Thursday, April 12, 2018

13/04/2018: Current market sizes for fishmeal across farmed fish species

by Dr Neil Auchterlonie, Technical Director, IFFO 

We were very pleased to welcome to the IFFO office in London this week the new IFFO President, Eduardo Goycoolea from Chile. 
 
Eduardo is the President of IFFO over the 2018-2019 period, and it was a great opportunity to review our work and think strategically about the future for IFFO and the global fishmeal and fish oil industry for that period and beyond. Eduardo has been in the industry for many years and has previously held the position of President, jointly with Helge Korsager, when IFFO was created from the predecessor organisations FEO and IFOMA in 2001, so he brings a wealth of understanding and knowledge to the strategic planning that is so important for a trade body.

One interesting discussion looked at the current market size for fishmeal across the farmed fish species. There is an assumption that the farming of salmonids takes the biggest proportion of fishmeal allocated to aquaculture, but actually it is interesting to look at the data. An analysis of figures for 2016, the last year for which IFFO has complete data at this point, shows that the allocation to shrimp feed was 941,000 tonnes, and that to salmonids was 730,000 tonnes.

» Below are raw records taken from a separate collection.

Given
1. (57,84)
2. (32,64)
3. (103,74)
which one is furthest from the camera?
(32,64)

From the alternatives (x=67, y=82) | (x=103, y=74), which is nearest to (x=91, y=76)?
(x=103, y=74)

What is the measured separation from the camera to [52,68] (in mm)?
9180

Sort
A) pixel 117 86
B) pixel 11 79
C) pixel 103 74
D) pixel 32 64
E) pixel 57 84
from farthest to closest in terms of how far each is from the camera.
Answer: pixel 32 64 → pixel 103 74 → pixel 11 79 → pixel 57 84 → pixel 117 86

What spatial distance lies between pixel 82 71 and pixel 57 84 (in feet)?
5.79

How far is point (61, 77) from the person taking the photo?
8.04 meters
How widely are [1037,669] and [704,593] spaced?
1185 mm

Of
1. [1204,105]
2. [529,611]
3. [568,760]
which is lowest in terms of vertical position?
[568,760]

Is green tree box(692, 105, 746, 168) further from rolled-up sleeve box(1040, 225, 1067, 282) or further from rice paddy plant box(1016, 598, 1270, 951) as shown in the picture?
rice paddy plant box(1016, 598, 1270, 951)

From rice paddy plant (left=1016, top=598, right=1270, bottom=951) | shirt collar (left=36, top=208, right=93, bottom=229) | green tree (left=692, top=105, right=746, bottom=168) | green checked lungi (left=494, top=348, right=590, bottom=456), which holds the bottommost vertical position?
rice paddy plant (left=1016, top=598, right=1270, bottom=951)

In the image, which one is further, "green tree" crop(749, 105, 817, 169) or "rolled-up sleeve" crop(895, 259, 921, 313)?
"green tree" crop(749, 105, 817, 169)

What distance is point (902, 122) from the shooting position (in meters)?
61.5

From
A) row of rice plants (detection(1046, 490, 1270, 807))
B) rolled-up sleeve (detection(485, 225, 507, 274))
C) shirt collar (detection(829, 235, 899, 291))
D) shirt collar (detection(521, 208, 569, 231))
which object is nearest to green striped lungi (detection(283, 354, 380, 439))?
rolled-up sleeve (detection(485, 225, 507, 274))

Another way to put it is to say that the amount going to salmonid feed is a little over three quarters that allocated to shrimp. The next closest species group in 2016 was the freshwater species, taking a total of 446,000 tonnes of fishmeal, a surprising quantity for a species that has comparatively low inclusion rates in feed but with a volume of production that clearly carries a significant impact on global fishmeal supply. Other groups such as the carps, eels, marine species and tilapias varied between 116,000 tonnes and 278,000 tonnes total usage in 2016.